Owners might have been willing to roll the dice on Arcia because he had the potential to provide a nice stolen base total. Outside of that, there wasn’t much to get too excited about. This proved to be true early in the year. Through the end of May, he hit .251/.293/.368. This was better than a season ago, but it was still far from making Arcia fantasy relevant.
However, when the calendar turned to June, he became a different hitter. Since then, he’s hitting .336/.374/.500, which has increased Arcia’s profile in the fantasy community; owners began seriously buying in over the past week.
Arcia had the third-biggest change in ownership rate (20.3 percent) in ESPN leagues this week. Over at CBS, he had the greatest increase in ownership, going from 31 percent to 50 percent. He was a top-10 add at shortstop in Yahoo leagues, where he’s rostered at 33 percent.
So, what’s caused this sudden surge from Arcia? Is it possible he’s turned a corner as a hitter, or are there reasons to expect his numbers to come crashing down? We’ll try and answer those questions in this week’s Buyer’s Guide.
There are a few noticeable differences between Arcia’s approach in 2016 and 2017. His strikeout rate is down to 18.2 percent (from 21.8 percent). If you look at his monthly totals, you find that he dropped that number to 13 percent in May. Not surprisingly, he’s also dropped his first-strike rate and swinging-strike rate.
This increased discipline has shown up in other areas. His overall contact rate is up slightly, but it has significantly increased on swings inside of the zone (77.6 percent to 86.5 percent). Arcia is swinging at more hittable pitches and making more contact. That sounds like a good recipe for a better season at the plate.
One of the biggest changes for Arcia has been his ability to hit major-league fastballs. The following chart compares his results against the pitch from 2016 and 2017. This has been a major factor in his increased production this season.
As mentioned above, Arcia is making more contact in the zone this season. That’s especially true of balls down in the zone. Here's Arcia’s zone-profile batting averages from 2016:
And his zone-profile batting averages from 2017:
Arcia has been red-hot lately, but there are a few reasons fantasy owners should be cautious. One obvious reason is his BABIP. It currently sits at .332 for the season. This isn’t an outrageous rate given his track record, and his speed should help him run an elevated BABIP. Admittedly, it was .406 in June which is, as they say, unsustainable.
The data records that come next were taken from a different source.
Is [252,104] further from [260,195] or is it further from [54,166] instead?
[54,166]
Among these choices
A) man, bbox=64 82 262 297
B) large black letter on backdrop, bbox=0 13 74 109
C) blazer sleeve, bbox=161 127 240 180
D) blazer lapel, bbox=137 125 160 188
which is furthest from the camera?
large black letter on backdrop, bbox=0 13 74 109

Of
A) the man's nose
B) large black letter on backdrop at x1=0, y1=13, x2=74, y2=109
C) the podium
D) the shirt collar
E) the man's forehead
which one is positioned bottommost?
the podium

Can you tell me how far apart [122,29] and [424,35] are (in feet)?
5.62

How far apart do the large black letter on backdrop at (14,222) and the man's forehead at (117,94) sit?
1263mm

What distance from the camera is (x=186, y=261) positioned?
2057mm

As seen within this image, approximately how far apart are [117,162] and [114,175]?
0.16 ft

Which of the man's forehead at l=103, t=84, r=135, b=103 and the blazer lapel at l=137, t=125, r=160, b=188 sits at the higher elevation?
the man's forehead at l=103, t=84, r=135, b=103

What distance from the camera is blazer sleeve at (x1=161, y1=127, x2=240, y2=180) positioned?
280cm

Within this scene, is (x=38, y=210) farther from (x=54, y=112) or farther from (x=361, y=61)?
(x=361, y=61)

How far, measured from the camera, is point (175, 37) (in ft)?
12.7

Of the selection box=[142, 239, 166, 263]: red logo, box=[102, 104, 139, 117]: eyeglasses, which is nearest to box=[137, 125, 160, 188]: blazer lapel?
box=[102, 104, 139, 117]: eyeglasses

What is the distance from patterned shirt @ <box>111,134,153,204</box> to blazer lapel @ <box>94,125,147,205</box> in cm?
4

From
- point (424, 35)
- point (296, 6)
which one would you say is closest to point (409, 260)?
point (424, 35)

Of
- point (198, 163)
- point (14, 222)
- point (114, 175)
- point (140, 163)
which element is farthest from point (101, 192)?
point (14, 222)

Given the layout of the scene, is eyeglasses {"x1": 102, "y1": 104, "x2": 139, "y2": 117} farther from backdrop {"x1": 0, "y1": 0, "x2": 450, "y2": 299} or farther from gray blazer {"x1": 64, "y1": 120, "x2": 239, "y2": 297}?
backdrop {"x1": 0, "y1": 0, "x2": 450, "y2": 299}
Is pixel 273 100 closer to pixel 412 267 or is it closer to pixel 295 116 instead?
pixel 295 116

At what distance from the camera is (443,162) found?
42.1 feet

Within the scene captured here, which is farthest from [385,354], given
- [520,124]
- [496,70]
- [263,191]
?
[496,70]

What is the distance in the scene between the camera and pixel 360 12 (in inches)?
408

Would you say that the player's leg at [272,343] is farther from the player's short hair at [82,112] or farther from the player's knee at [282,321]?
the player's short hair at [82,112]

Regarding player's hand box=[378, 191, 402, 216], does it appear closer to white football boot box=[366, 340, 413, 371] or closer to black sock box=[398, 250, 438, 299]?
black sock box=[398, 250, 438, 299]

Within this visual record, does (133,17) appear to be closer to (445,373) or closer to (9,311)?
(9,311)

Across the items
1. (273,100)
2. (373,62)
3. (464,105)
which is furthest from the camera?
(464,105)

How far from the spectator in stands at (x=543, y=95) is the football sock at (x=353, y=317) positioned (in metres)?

Another issue is that Arcia has been less successful stealing bases than he was a season ago. Last year, he swiped eight bags in 55 games. This season, he’s only racked up five steals in 85 games. Arcia has been caught stealing four times, which might have made him more cautious on the base paths. Owners who were hoping for closer to 20-30 steals from Arcia likely will have to settle for a lower total.
There’s also the issue of Arcia’s spot in the lineup. He’s been hitting eighth for much of the season, which limits his ability to contribute in several fantasy categories. The batting average is nice and he might chip in a few steals, but beyond that his value is limited.
The Buyer’s Guide: Sell
No doubt, Arcia owners have been riding high over the past month. He’s been the sixth-most valuable shortstop over the past 30 days by ESPN’s Player Rater. That value has largely been driven by his batting average, with some steals thrown in for good measure. The question with Arcia seems to be this: Do you expect him to continue to hit for a high average? If so, he has value. If not, he’s not a good investment.
Given his track record, Arcia is likely to hit something closer to .260 over the rest of the season. That’s an improvement from a year ago, but it’s not high enough to make him worth rostering in a 12-team league. In a 15-team league, you might not have a better option. Now is the time to see if you can acquire value for Arcia via a trade. If you’ve benefited from his production over the past month, you’ve likely received the most value he’ll return this season.